##### Passage to read #####
# Award points at TT's



## xxmimixx (10 Apr 2013)

Hello
Im want to get a few friends together to do some TT throughout the summer and want to record times to see how we have improved and assign some points for a end of season treat.
But really dont know how to work out a scoring system, although Im thinking of giving points for turning up obviously, for PB's but dont know how many points 

Also how does the time keeper keeps time, I would get so confused to keep track with a stop watch  how do they do it?

If anyone has any info that could help me I would really appreciate it

Thanks


----------



## fossyant (10 Apr 2013)

With time keeping, they have stop watches, you set off at intervals of a minute and record the time the rider passed the finish, then deduct the time that they were sheduled to start.


----------



## Rob3rt (10 Apr 2013)

xxmimixx said:


> Hello
> Im want to get a few friends together to do some TT throughout the summer and want to record times to see how we have improved and assign some points for a end of season treat.
> But really dont know how to work out a scoring system, although Im thinking of giving points for turning up obviously, for PB's but dont know how many points
> 
> ...


 
The local TT league awards points 50 for 1st place, down to 6 for 45th and then 5 for all other riders who complete (for 10's, 25's). For longer distances the points to the winner is increased and the points go further down the table. If you are all riding the same events can you not do something similar, create a race within a race, say there is 5 of you, the winner gets 50 points, 2nd, 40, 3rd, 30 and so on? Or just work the points out based on peoples actual positions using the points system I described above and keep a record of them?

Timing works quite simply, they know what time each rider sets off, when each rider passes the finish they record the riders number and the time they finished, then deduct the start time from that to deduce the ride time.


----------



## 400bhp (10 Apr 2013)

Depends upon the initial differences between the riders. If they are quite far apart speed/time wise you may want to set up a handicap scoring system too.


----------



## xxmimixx (10 Apr 2013)

400bhp said:


> Depends upon the initial differences between the riders. If they are quite far apart speed/time wise you may want to set up a handicap scoring system too.
#####
▶ [Written request 1]: Could you reproduce the records below word for word?
##### Information given #####
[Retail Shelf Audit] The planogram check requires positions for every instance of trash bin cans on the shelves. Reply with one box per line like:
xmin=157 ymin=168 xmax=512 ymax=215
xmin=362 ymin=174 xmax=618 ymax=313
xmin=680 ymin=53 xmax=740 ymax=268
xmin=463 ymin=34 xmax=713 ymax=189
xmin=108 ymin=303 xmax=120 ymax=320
#####
▶ [Written request 2]: What does the thread about awarding points at time trials say, in two sentences?

▶ [Written reply 1]:
[Retail Shelf Audit] The planogram check requires positions for every instance of trash bin cans on the shelves. Reply with one box per line like:
xmin=157 ymin=168 xmax=512 ymax=215
xmin=362 ymin=174 xmax=618 ymax=313
xmin=680 ymin=53 xmax=740 ymax=268
xmin=463 ymin=34 xmax=713 ymax=189
xmin=108 ymin=303 xmax=120 ymax=320

▶ [Written reply 2]: The original poster plans summer time trials with friends to record times, track improvement, and award points toward an end-of-season treat, and asks how to design a scoring system and how timekeepers keep time. Replies explain that riders set off at set intervals and the start time is deducted from the finish time, propose points modeled on a local league (50 for first down to 6 for 45th, then 5 for other finishers) or a simple 50-40-30 scale among the group, and suggest a handicap system if the riders' speeds differ widely.